Incidentally, the idea that it’s a sign of an incredibly powerful alien intelligence doesn’t really hold water, because it leads to awkward questions like: “What kind of alien would bother to do that?” 

So it’s essentially got to be some kind of cloud. Ruling out aliens, super man, and the flying spaghetti beast… how does the giant hexagon work? 

Oh that flying spaghetti monster... he is a scamp...
It turns out that you can create a vortex with hexagonal, square, or even star shaped sides here on Earth. 

In a motorised bucket, in fact. 

A team from the Technical University of Denmark proved this using transparent buckets with metal bottoms that rotated at high speed. They filled the bucket with water and spun the bottom to whip up the liquid into a whirlpool. The researchers found that, when their buckets got up to serious speeds, the whirlpool formed wasn't circular - as the bucket sped up, it became elliptical, then double eyed*, then a three-sided star, a square, a pentagon, and at the highest speeds (about seven spins of the base a second), a hexagon.
Above: They dropped some ink into the bucket, and lit it from underneath to get the photos. Courtesy of the Technical University of Denmark.
The problem with this is that Saturn is a huge ringed planet, not a huge bucket with a spinning bottom***. But it proves that spinning fluids can create straight sided shapes, so there doesn’t need to be anything fundamentally weird about Saturn’s north pole for the hexagon to happen. 

A better answer, using the some similar fluid physics laws to the bucket experiment, came from a team at the New Mexico Institute of Mining and Technology: A series of computer simulations of a jet stream – a high altitude wind current - around Saturn’s pole were run and, to their surprise, with the right start conditions the simulated jet naturally settled into a stable hexagonal shape that rotates around the pole. 

So the hexagon is actually the result of the right start conditions and a few natural perturbations? 

That might be the answer – but hold on: The Mexico team’s simulation doesn’t replicate all the features of the hexagon… and it’s just a simulation, however well made and carefully run. 
A definitive answer will need a return mission to Saturn itself… 

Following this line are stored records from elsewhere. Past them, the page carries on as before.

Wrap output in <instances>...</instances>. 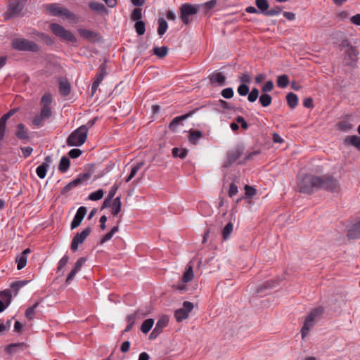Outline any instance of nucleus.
Returning a JSON list of instances; mask_svg holds the SVG:
<instances>
[{
    "mask_svg": "<svg viewBox=\"0 0 360 360\" xmlns=\"http://www.w3.org/2000/svg\"><path fill=\"white\" fill-rule=\"evenodd\" d=\"M245 194L246 198H250L256 194V190L250 186L246 185L245 186Z\"/></svg>",
    "mask_w": 360,
    "mask_h": 360,
    "instance_id": "e2e57ef3",
    "label": "nucleus"
},
{
    "mask_svg": "<svg viewBox=\"0 0 360 360\" xmlns=\"http://www.w3.org/2000/svg\"><path fill=\"white\" fill-rule=\"evenodd\" d=\"M255 4L259 12L265 15L269 7L267 0H255Z\"/></svg>",
    "mask_w": 360,
    "mask_h": 360,
    "instance_id": "72a5a7b5",
    "label": "nucleus"
},
{
    "mask_svg": "<svg viewBox=\"0 0 360 360\" xmlns=\"http://www.w3.org/2000/svg\"><path fill=\"white\" fill-rule=\"evenodd\" d=\"M90 176V174L88 173L84 174L82 176L77 177V179H74L69 184H70L71 187L74 188L79 185H80L83 181L89 179Z\"/></svg>",
    "mask_w": 360,
    "mask_h": 360,
    "instance_id": "49530a36",
    "label": "nucleus"
},
{
    "mask_svg": "<svg viewBox=\"0 0 360 360\" xmlns=\"http://www.w3.org/2000/svg\"><path fill=\"white\" fill-rule=\"evenodd\" d=\"M104 192L102 189H98L95 192L91 193L89 195V199L91 200H98L103 198Z\"/></svg>",
    "mask_w": 360,
    "mask_h": 360,
    "instance_id": "3c124183",
    "label": "nucleus"
},
{
    "mask_svg": "<svg viewBox=\"0 0 360 360\" xmlns=\"http://www.w3.org/2000/svg\"><path fill=\"white\" fill-rule=\"evenodd\" d=\"M0 297L3 300H0V313H1L11 304L12 295L9 290H5L0 292Z\"/></svg>",
    "mask_w": 360,
    "mask_h": 360,
    "instance_id": "f3484780",
    "label": "nucleus"
},
{
    "mask_svg": "<svg viewBox=\"0 0 360 360\" xmlns=\"http://www.w3.org/2000/svg\"><path fill=\"white\" fill-rule=\"evenodd\" d=\"M250 88L248 84H241L237 89L238 94L241 96L248 94Z\"/></svg>",
    "mask_w": 360,
    "mask_h": 360,
    "instance_id": "6e6d98bb",
    "label": "nucleus"
},
{
    "mask_svg": "<svg viewBox=\"0 0 360 360\" xmlns=\"http://www.w3.org/2000/svg\"><path fill=\"white\" fill-rule=\"evenodd\" d=\"M45 118L42 117L41 115L36 116L33 120L32 123L34 126L37 127H41L44 124Z\"/></svg>",
    "mask_w": 360,
    "mask_h": 360,
    "instance_id": "0e129e2a",
    "label": "nucleus"
},
{
    "mask_svg": "<svg viewBox=\"0 0 360 360\" xmlns=\"http://www.w3.org/2000/svg\"><path fill=\"white\" fill-rule=\"evenodd\" d=\"M15 135L20 140H26L28 139L27 131L23 124L20 123L17 125Z\"/></svg>",
    "mask_w": 360,
    "mask_h": 360,
    "instance_id": "393cba45",
    "label": "nucleus"
},
{
    "mask_svg": "<svg viewBox=\"0 0 360 360\" xmlns=\"http://www.w3.org/2000/svg\"><path fill=\"white\" fill-rule=\"evenodd\" d=\"M277 85L281 88H285L289 84V79L288 75H282L277 78Z\"/></svg>",
    "mask_w": 360,
    "mask_h": 360,
    "instance_id": "c03bdc74",
    "label": "nucleus"
},
{
    "mask_svg": "<svg viewBox=\"0 0 360 360\" xmlns=\"http://www.w3.org/2000/svg\"><path fill=\"white\" fill-rule=\"evenodd\" d=\"M50 29L56 37L60 38L62 40L72 43L77 41V38L71 32L65 30L58 23H51L50 25Z\"/></svg>",
    "mask_w": 360,
    "mask_h": 360,
    "instance_id": "423d86ee",
    "label": "nucleus"
},
{
    "mask_svg": "<svg viewBox=\"0 0 360 360\" xmlns=\"http://www.w3.org/2000/svg\"><path fill=\"white\" fill-rule=\"evenodd\" d=\"M276 286V282L274 281H268L262 285L258 286L256 289V293L262 292L264 289L273 288Z\"/></svg>",
    "mask_w": 360,
    "mask_h": 360,
    "instance_id": "ea45409f",
    "label": "nucleus"
},
{
    "mask_svg": "<svg viewBox=\"0 0 360 360\" xmlns=\"http://www.w3.org/2000/svg\"><path fill=\"white\" fill-rule=\"evenodd\" d=\"M233 94L234 92L231 87L224 89L221 92L222 97L226 99L231 98L233 96Z\"/></svg>",
    "mask_w": 360,
    "mask_h": 360,
    "instance_id": "4d7b16f0",
    "label": "nucleus"
},
{
    "mask_svg": "<svg viewBox=\"0 0 360 360\" xmlns=\"http://www.w3.org/2000/svg\"><path fill=\"white\" fill-rule=\"evenodd\" d=\"M353 128L354 125L347 120H342L337 124V129L343 132H348Z\"/></svg>",
    "mask_w": 360,
    "mask_h": 360,
    "instance_id": "bb28decb",
    "label": "nucleus"
},
{
    "mask_svg": "<svg viewBox=\"0 0 360 360\" xmlns=\"http://www.w3.org/2000/svg\"><path fill=\"white\" fill-rule=\"evenodd\" d=\"M27 348V345L24 342L20 343H13L6 346L5 350L10 354H13L15 352L23 351Z\"/></svg>",
    "mask_w": 360,
    "mask_h": 360,
    "instance_id": "aec40b11",
    "label": "nucleus"
},
{
    "mask_svg": "<svg viewBox=\"0 0 360 360\" xmlns=\"http://www.w3.org/2000/svg\"><path fill=\"white\" fill-rule=\"evenodd\" d=\"M193 278V271L192 265H187L186 271L182 276V281L188 283Z\"/></svg>",
    "mask_w": 360,
    "mask_h": 360,
    "instance_id": "cd10ccee",
    "label": "nucleus"
},
{
    "mask_svg": "<svg viewBox=\"0 0 360 360\" xmlns=\"http://www.w3.org/2000/svg\"><path fill=\"white\" fill-rule=\"evenodd\" d=\"M286 100L290 108H295L298 103V98L294 93L290 92L286 95Z\"/></svg>",
    "mask_w": 360,
    "mask_h": 360,
    "instance_id": "c85d7f7f",
    "label": "nucleus"
},
{
    "mask_svg": "<svg viewBox=\"0 0 360 360\" xmlns=\"http://www.w3.org/2000/svg\"><path fill=\"white\" fill-rule=\"evenodd\" d=\"M274 82L271 80L266 82L262 87V92L266 94L267 92H270L274 89Z\"/></svg>",
    "mask_w": 360,
    "mask_h": 360,
    "instance_id": "052dcab7",
    "label": "nucleus"
},
{
    "mask_svg": "<svg viewBox=\"0 0 360 360\" xmlns=\"http://www.w3.org/2000/svg\"><path fill=\"white\" fill-rule=\"evenodd\" d=\"M89 7L94 11L98 13H108V10L106 8L104 4L97 2L91 1L89 3Z\"/></svg>",
    "mask_w": 360,
    "mask_h": 360,
    "instance_id": "5701e85b",
    "label": "nucleus"
},
{
    "mask_svg": "<svg viewBox=\"0 0 360 360\" xmlns=\"http://www.w3.org/2000/svg\"><path fill=\"white\" fill-rule=\"evenodd\" d=\"M168 321V317L167 316H162L158 319L155 328L158 329L159 331L162 332L163 328L167 326Z\"/></svg>",
    "mask_w": 360,
    "mask_h": 360,
    "instance_id": "c9c22d12",
    "label": "nucleus"
},
{
    "mask_svg": "<svg viewBox=\"0 0 360 360\" xmlns=\"http://www.w3.org/2000/svg\"><path fill=\"white\" fill-rule=\"evenodd\" d=\"M347 236L351 239L360 238V219L348 230Z\"/></svg>",
    "mask_w": 360,
    "mask_h": 360,
    "instance_id": "412c9836",
    "label": "nucleus"
},
{
    "mask_svg": "<svg viewBox=\"0 0 360 360\" xmlns=\"http://www.w3.org/2000/svg\"><path fill=\"white\" fill-rule=\"evenodd\" d=\"M153 324L154 320L153 319H148L143 322L141 326V330L143 333H148L151 330Z\"/></svg>",
    "mask_w": 360,
    "mask_h": 360,
    "instance_id": "f704fd0d",
    "label": "nucleus"
},
{
    "mask_svg": "<svg viewBox=\"0 0 360 360\" xmlns=\"http://www.w3.org/2000/svg\"><path fill=\"white\" fill-rule=\"evenodd\" d=\"M153 53L155 55L162 58L165 57L168 53V48L167 46L155 47L153 49Z\"/></svg>",
    "mask_w": 360,
    "mask_h": 360,
    "instance_id": "a19ab883",
    "label": "nucleus"
},
{
    "mask_svg": "<svg viewBox=\"0 0 360 360\" xmlns=\"http://www.w3.org/2000/svg\"><path fill=\"white\" fill-rule=\"evenodd\" d=\"M47 10L53 16H63L67 19H72L74 17V14L68 9L58 6L56 4H49Z\"/></svg>",
    "mask_w": 360,
    "mask_h": 360,
    "instance_id": "6e6552de",
    "label": "nucleus"
},
{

*If you’re asking the question anyway: Supercritical fluid happens when the pressure and temperature of a fluid is so high it has properties of both a gas and a liquid - it’s a bizarre state, but deeper into a giant planets core things get weirder, with endless oceans of liquid metallic hydrogen, and possibly diamond bergs lurking I the murk.

** Both these first two have also been seen in hurricanes at Venus’ poles. 

*** If that's your personal theory I respect your opinion. Except I don't because it's not, and that's nuts.